**Task objective**
The records follow. Transcribe only the lines from the line containing "Of all [238,218], [153,219], what" through the end, both ends included, and leave out the pictures.

**Data listing**
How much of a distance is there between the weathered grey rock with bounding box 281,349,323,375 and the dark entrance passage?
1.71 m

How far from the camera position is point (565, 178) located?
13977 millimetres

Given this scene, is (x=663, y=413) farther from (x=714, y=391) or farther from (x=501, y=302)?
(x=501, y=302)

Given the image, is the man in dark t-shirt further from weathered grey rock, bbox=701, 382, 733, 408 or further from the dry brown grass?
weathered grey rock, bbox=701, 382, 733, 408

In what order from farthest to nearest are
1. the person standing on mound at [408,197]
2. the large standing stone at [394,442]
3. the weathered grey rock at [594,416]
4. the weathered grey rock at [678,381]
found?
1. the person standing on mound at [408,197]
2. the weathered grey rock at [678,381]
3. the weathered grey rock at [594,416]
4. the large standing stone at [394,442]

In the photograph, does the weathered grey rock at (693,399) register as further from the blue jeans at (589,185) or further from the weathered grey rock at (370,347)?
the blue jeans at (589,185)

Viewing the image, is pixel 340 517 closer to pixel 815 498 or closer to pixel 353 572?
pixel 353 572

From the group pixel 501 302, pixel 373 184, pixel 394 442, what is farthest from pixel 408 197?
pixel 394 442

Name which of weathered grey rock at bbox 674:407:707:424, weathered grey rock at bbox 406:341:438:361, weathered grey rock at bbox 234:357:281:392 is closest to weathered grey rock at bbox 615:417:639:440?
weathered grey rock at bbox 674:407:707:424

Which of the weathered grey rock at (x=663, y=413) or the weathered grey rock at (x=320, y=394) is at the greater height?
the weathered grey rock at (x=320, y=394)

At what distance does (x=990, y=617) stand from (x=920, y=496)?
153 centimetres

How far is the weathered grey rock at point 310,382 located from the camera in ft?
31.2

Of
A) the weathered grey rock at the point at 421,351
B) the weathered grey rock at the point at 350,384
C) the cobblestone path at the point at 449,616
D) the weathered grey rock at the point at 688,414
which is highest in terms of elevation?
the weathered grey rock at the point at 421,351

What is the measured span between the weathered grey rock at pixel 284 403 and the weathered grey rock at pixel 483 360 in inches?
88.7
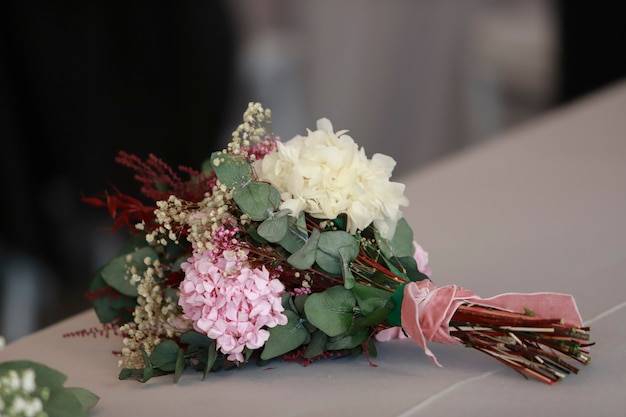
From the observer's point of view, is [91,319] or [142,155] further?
[142,155]

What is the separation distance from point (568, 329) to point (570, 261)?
1.24ft

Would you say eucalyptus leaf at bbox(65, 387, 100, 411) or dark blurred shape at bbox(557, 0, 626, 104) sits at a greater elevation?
dark blurred shape at bbox(557, 0, 626, 104)

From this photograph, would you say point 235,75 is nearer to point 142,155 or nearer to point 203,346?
point 142,155

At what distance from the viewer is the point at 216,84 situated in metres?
3.14

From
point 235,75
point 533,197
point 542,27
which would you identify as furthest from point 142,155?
point 533,197

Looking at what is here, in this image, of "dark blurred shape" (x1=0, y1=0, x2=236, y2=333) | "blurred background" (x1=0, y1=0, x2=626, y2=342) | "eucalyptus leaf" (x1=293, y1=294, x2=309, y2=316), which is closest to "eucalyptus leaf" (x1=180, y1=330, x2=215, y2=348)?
"eucalyptus leaf" (x1=293, y1=294, x2=309, y2=316)

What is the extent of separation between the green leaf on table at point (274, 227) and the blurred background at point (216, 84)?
2129mm

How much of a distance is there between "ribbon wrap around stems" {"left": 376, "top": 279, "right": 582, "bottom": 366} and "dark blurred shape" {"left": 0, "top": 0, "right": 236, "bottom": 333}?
2.27 meters

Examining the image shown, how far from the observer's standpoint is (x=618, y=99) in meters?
2.08

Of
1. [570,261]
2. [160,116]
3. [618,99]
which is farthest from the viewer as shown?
[160,116]

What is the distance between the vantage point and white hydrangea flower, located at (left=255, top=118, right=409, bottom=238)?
0.89m

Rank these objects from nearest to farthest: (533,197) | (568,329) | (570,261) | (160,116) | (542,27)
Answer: (568,329)
(570,261)
(533,197)
(160,116)
(542,27)

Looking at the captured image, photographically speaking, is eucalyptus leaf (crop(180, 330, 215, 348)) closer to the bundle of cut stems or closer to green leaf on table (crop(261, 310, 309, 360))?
green leaf on table (crop(261, 310, 309, 360))

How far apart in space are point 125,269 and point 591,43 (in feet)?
8.84
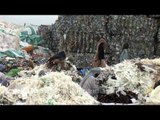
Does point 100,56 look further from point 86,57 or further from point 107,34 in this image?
point 107,34

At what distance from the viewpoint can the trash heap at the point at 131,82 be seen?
405 inches

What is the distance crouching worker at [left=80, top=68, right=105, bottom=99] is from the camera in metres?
10.4

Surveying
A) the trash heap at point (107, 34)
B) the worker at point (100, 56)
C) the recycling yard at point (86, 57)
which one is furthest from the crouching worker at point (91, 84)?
the trash heap at point (107, 34)

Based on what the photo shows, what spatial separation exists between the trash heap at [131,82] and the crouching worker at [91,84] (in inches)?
2.3

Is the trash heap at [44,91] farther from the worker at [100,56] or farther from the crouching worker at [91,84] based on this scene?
the worker at [100,56]

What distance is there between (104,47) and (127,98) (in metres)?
0.76

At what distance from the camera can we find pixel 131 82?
34.4 ft

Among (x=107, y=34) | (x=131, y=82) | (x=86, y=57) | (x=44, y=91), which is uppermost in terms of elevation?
(x=107, y=34)

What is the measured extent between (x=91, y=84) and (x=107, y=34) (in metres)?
0.74

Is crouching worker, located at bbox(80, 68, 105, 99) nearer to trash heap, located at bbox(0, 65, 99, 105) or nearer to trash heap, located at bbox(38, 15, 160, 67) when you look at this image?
Answer: trash heap, located at bbox(0, 65, 99, 105)

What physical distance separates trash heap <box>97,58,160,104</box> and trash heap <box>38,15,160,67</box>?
0.36ft

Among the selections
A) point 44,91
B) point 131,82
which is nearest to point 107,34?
point 131,82

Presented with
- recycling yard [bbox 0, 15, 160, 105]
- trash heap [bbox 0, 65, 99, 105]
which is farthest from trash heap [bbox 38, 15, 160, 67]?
trash heap [bbox 0, 65, 99, 105]
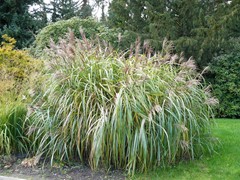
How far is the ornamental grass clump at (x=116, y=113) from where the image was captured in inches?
124

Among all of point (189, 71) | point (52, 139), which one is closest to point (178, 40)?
point (189, 71)

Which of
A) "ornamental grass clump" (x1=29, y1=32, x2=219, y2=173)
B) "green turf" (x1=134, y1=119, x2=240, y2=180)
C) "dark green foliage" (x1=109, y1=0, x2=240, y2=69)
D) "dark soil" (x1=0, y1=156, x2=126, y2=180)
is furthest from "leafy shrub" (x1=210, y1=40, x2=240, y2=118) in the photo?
"dark soil" (x1=0, y1=156, x2=126, y2=180)

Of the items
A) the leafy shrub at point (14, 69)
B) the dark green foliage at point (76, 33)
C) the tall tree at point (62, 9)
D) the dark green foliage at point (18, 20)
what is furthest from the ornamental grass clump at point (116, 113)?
the tall tree at point (62, 9)

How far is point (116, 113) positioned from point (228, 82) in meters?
5.72

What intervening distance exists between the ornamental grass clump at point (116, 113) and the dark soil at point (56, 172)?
4.6 inches

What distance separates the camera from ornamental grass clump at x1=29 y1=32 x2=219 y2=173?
10.4 feet

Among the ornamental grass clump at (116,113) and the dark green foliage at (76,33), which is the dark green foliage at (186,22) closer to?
the dark green foliage at (76,33)

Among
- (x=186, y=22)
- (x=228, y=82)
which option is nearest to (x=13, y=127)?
(x=186, y=22)

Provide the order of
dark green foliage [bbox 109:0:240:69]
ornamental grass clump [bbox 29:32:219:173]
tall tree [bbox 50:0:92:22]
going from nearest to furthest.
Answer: ornamental grass clump [bbox 29:32:219:173], dark green foliage [bbox 109:0:240:69], tall tree [bbox 50:0:92:22]

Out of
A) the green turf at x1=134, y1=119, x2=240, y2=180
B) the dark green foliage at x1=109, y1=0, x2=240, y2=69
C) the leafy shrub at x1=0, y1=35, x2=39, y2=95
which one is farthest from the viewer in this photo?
the dark green foliage at x1=109, y1=0, x2=240, y2=69

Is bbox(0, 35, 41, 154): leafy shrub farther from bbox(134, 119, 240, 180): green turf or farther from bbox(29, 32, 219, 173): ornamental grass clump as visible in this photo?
bbox(134, 119, 240, 180): green turf

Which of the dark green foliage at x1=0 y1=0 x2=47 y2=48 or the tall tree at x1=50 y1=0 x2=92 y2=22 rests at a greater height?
the tall tree at x1=50 y1=0 x2=92 y2=22

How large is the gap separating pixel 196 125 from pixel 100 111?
1.33 meters

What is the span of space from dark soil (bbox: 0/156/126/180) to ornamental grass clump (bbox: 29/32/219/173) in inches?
4.6
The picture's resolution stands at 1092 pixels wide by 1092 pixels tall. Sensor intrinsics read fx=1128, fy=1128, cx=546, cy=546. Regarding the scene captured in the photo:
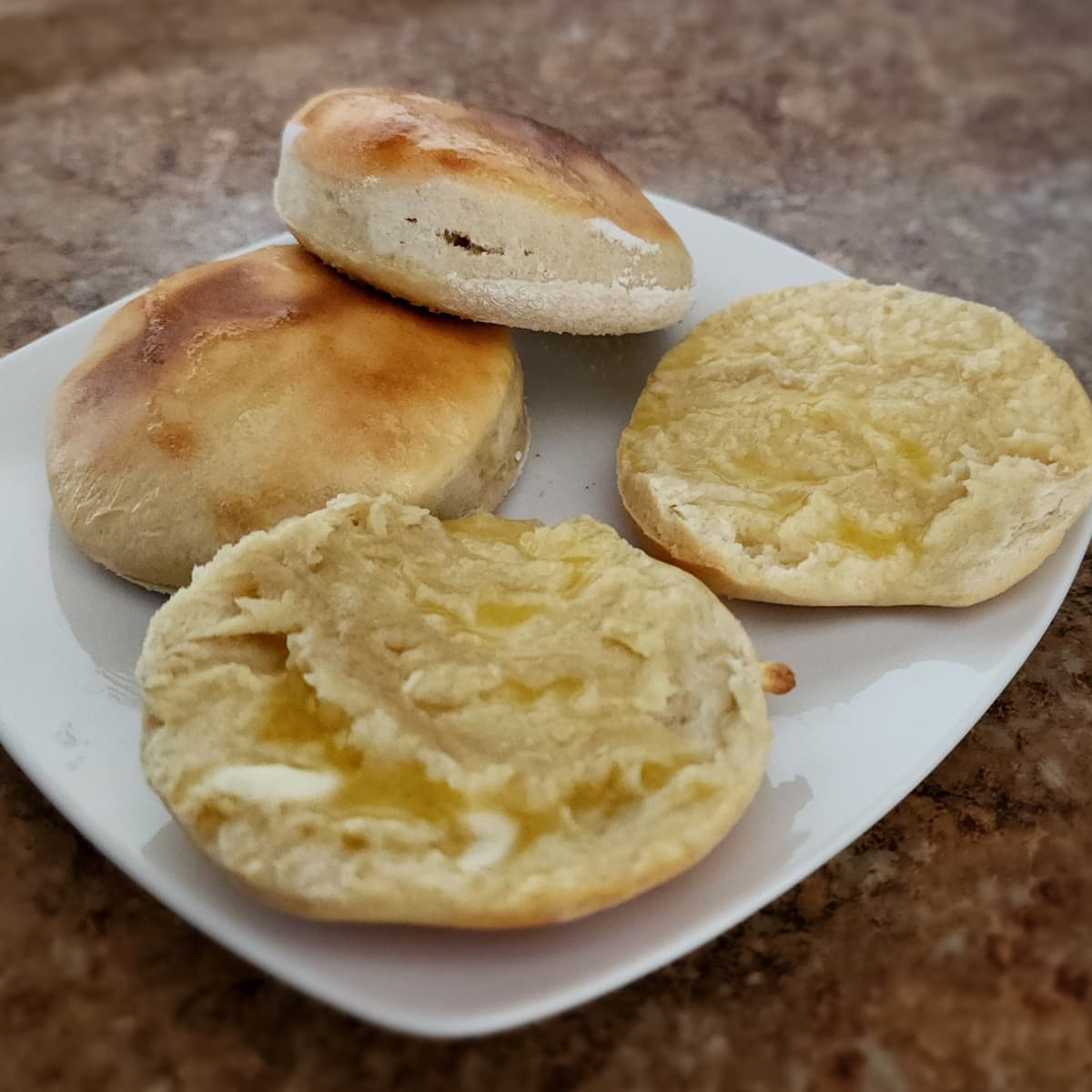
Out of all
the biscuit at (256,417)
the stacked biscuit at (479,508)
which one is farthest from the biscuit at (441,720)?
the biscuit at (256,417)

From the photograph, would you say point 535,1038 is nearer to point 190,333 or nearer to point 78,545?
point 78,545

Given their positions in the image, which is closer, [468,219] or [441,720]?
[441,720]

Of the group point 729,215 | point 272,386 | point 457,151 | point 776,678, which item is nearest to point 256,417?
point 272,386

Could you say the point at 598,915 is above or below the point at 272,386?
below

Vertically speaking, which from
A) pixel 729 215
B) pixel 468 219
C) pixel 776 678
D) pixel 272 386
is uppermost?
pixel 468 219

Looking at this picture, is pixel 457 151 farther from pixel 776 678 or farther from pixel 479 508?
pixel 776 678

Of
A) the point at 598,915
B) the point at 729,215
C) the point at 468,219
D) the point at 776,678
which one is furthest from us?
the point at 729,215

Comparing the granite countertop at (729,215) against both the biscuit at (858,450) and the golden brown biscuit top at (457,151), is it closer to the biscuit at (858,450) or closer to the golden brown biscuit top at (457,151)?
the biscuit at (858,450)

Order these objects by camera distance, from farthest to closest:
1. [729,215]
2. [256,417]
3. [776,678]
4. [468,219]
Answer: [729,215], [468,219], [256,417], [776,678]
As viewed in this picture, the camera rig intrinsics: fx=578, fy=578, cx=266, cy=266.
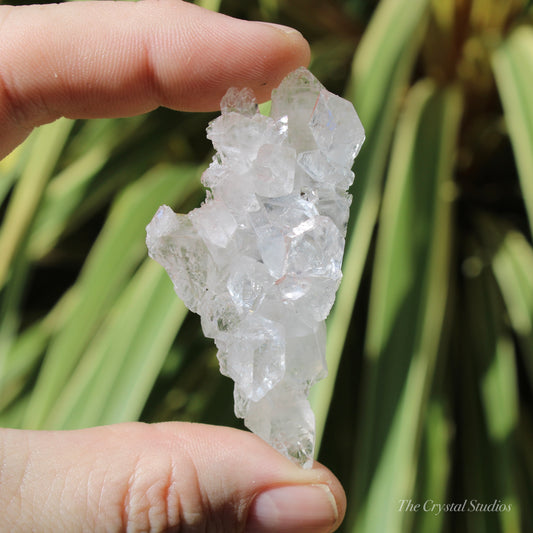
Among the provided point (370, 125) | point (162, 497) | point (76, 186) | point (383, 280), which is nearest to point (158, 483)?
point (162, 497)

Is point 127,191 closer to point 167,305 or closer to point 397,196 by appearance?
point 167,305

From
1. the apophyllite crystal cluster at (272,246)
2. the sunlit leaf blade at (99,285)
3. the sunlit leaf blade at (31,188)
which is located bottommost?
the sunlit leaf blade at (99,285)

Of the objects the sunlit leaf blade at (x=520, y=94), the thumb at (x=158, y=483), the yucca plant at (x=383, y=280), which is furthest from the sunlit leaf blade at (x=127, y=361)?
the sunlit leaf blade at (x=520, y=94)

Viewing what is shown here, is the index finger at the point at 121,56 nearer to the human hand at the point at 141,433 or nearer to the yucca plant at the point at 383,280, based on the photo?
the human hand at the point at 141,433

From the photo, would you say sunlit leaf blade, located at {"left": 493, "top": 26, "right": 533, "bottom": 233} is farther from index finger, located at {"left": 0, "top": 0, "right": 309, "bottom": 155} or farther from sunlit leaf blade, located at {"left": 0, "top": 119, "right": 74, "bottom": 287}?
sunlit leaf blade, located at {"left": 0, "top": 119, "right": 74, "bottom": 287}

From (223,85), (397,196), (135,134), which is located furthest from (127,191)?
(397,196)

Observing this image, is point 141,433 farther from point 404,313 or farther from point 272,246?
point 404,313

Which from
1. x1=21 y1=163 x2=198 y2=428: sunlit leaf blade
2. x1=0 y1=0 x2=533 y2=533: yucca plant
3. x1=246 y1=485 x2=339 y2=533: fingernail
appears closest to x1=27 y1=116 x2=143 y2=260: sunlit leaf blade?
x1=0 y1=0 x2=533 y2=533: yucca plant
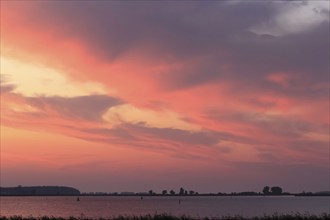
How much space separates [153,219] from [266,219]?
9.40m

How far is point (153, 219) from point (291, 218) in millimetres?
11159

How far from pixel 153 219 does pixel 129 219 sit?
2.21 meters

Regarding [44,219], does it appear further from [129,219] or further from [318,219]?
[318,219]

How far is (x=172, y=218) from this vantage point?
4222 cm

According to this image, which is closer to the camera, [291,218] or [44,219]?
[291,218]

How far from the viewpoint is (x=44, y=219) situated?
4541 cm

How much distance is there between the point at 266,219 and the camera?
42719 mm

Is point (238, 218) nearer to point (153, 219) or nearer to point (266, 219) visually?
point (266, 219)

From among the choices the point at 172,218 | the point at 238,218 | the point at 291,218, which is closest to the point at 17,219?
the point at 172,218

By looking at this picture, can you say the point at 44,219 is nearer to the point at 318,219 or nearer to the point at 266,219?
the point at 266,219

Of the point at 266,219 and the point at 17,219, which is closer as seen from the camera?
the point at 266,219

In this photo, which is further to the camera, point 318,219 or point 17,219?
point 17,219

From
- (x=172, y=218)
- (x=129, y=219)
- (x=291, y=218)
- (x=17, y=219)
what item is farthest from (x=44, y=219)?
(x=291, y=218)

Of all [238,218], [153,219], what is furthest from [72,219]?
[238,218]
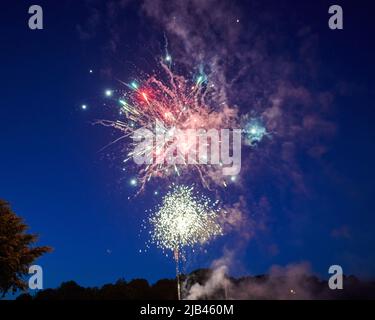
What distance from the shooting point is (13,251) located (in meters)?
34.7

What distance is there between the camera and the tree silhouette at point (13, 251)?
34.0 m

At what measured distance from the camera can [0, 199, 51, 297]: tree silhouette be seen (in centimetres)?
3400

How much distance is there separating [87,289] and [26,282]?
3178 cm

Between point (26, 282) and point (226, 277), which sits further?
point (226, 277)
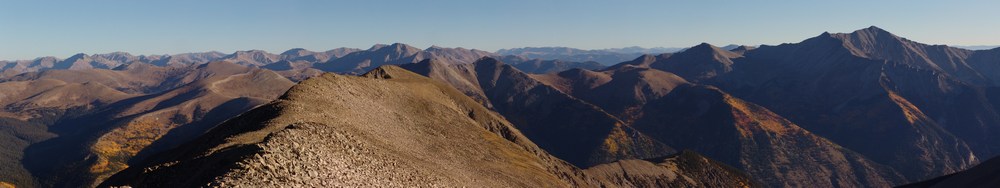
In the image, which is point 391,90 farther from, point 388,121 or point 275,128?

**Exercise solution**
Of all [238,218], [153,219], what is furthest from [72,219]?
[238,218]
What distance from the shooting point is (13,251) located (in meters)?
34.7

What distance is there between the camera and the tree silhouette at point (13, 251)?
34.0 m

At what measured distance from the camera can [0, 199, 51, 297]: tree silhouette be seen (in centimetres)?
3400

How much distance is there separating [87,289] and [26,282]?
3178 cm

Between point (26, 282) and point (226, 277), which sits further?
point (226, 277)
In the image, which is point 391,90 farther from, point 388,121 or point 275,128?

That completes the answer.